Valuation Based on Normalized Earnings Power
Due to the extreme fluctuations in profitability, a standard earnings forecast is not appropriate. A more suitable approach is to estimate a "normalized" level of earnings based on long-term historical performance and capitalize that value.
The valuation is calculated as follows:
Average Sales: The average sales level from 2011 to 2025 provides a reasonable baseline for the company's long-term revenue generation capacity. This figure is approximately RM 622 million.
Normalized Net Profit Margin: During good years, the company has achieved net income margins between 4% and 7%. A conservative margin of 2.5% is used for this valuation. This is more optimistic than the long-term average of 1% but remains significantly below peak profitability, acknowledging the business's inherent challenges.
Normalized Net Income: Applying the conservative margin to the average sales gives a normalized net income:
RM 622,000,000 (Average Sales) x 2.5% (Normalized Margin) = RM 15.55 million (approximately RM 16 million).

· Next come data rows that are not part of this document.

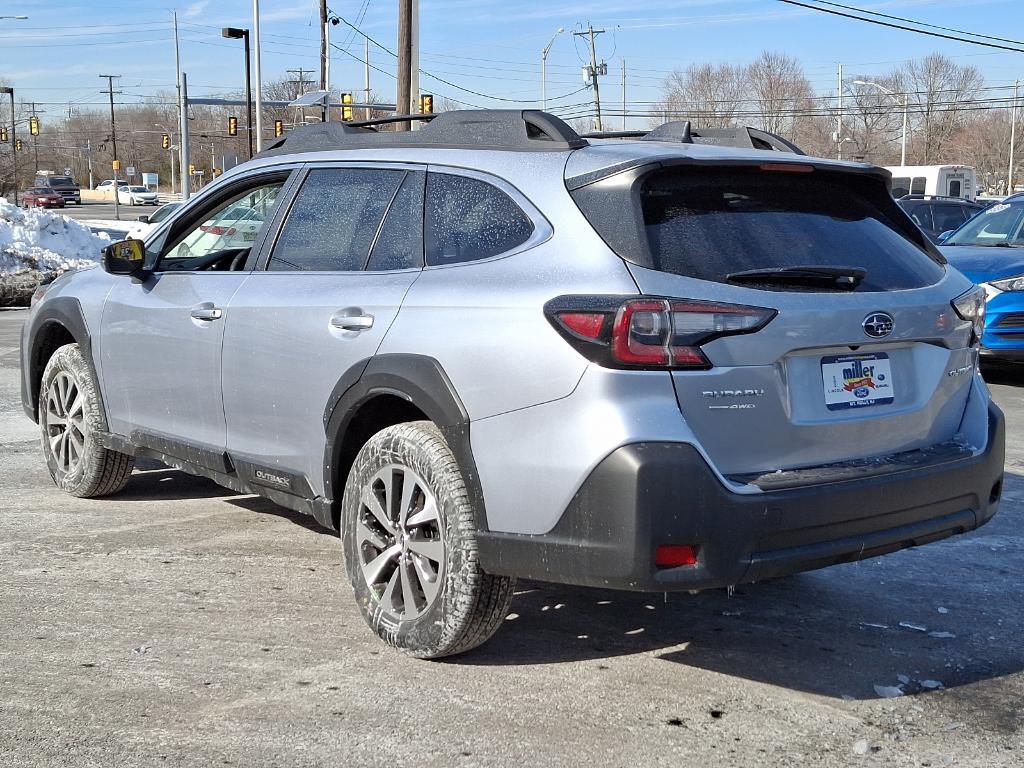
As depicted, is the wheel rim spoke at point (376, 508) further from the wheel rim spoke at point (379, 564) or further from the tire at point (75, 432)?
the tire at point (75, 432)

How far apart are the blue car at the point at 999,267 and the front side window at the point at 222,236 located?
6.74 m

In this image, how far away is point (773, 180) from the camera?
402 centimetres

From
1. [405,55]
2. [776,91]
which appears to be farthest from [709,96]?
[405,55]

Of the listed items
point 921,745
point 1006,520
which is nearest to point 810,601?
point 921,745

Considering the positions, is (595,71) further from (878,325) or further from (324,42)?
(878,325)

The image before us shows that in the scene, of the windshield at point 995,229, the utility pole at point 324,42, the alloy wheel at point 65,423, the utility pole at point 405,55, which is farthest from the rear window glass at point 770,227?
the utility pole at point 324,42

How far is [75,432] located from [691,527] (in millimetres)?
4103

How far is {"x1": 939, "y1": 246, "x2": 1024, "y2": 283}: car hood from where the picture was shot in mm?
10516

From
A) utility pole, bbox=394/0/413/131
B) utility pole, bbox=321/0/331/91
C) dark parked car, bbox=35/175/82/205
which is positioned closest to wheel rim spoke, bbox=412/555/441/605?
utility pole, bbox=394/0/413/131

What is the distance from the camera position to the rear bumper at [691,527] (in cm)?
347

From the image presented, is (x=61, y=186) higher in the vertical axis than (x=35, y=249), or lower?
lower

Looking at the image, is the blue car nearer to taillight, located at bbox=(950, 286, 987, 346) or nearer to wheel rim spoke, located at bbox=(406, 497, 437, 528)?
taillight, located at bbox=(950, 286, 987, 346)

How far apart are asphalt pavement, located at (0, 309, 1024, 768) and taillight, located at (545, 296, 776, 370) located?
Answer: 111 centimetres

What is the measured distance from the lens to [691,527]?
3.50 m
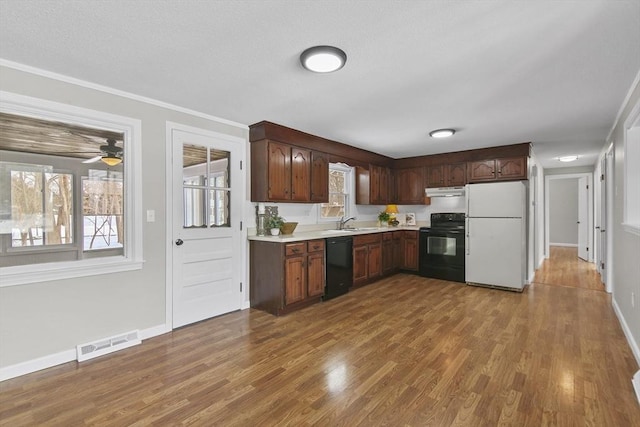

Capitalized Value: Using a 10% discount rate to capitalize these normalized earnings gives an estimated intrinsic value for the business:
RM 16,000,000 / 10% = RM 160 million.
Conclusion: Significant Potential Upside with Acknowledged Risks
Comparing the estimated intrinsic value to the company's current market capitalization reveals a significant potential for appreciation:
Estimated Intrinsic Value: RM 160 million
Current Market Cap: RM 92 million
Potential Upside: 74%
The valuation suggests that if Mycron can navigate the industry's volatility and its earnings revert to a conservative, normalized level in the future, the business could be worth approximately RM 160 million, offering a 74% return from its current price. This is further supported by the current Market Cap to NNCA ratio of only 0.59 times, its lowest point since 2016, indicating a potential undervaluation from an asset perspective. However, investors must weigh this potential reward against the significant risks of high leverage and the company's history of share dilutions.
End verdict
Based on a comprehensive analysis of its historical performance and financial structure, the final verdict on Mycron is that it represents a high-risk, high-reward investment suitable only for opportunistic investors betting on a cyclical turnaround. The company's primary appeal lies in its valuation, trading at a historically low market cap to NNCA ratio of 0.59 times, backed by a growing asset base and a stable long-term book value. A conservative valuation based on normalized earnings suggests a potential upside of over 70% from its current market cap of RM 92 million to an estimated value of RM 160 million, should the industry cycle turn favorable. Management has demonstrated strategic agility through a successful export pivot and a forward-looking "green steel" initiative. However, these strengths are arrayed against profound structural weaknesses. The business is a "policy hostage," critically dependent on favorable government anti-dumping rulings to remain profitable. This is combined with a high-leverage financing model—a "two-edged sword" where debt obligations are multiples of cash flow—and a history of diluting shareholder value by increasing its shares outstanding. Therefore, an investment in Mycron is a speculative play that its tangible asset base can provide sufficient "staying power" to survive the industry's brutal volatility until a cyclical upswing allows its earnings power to be realized.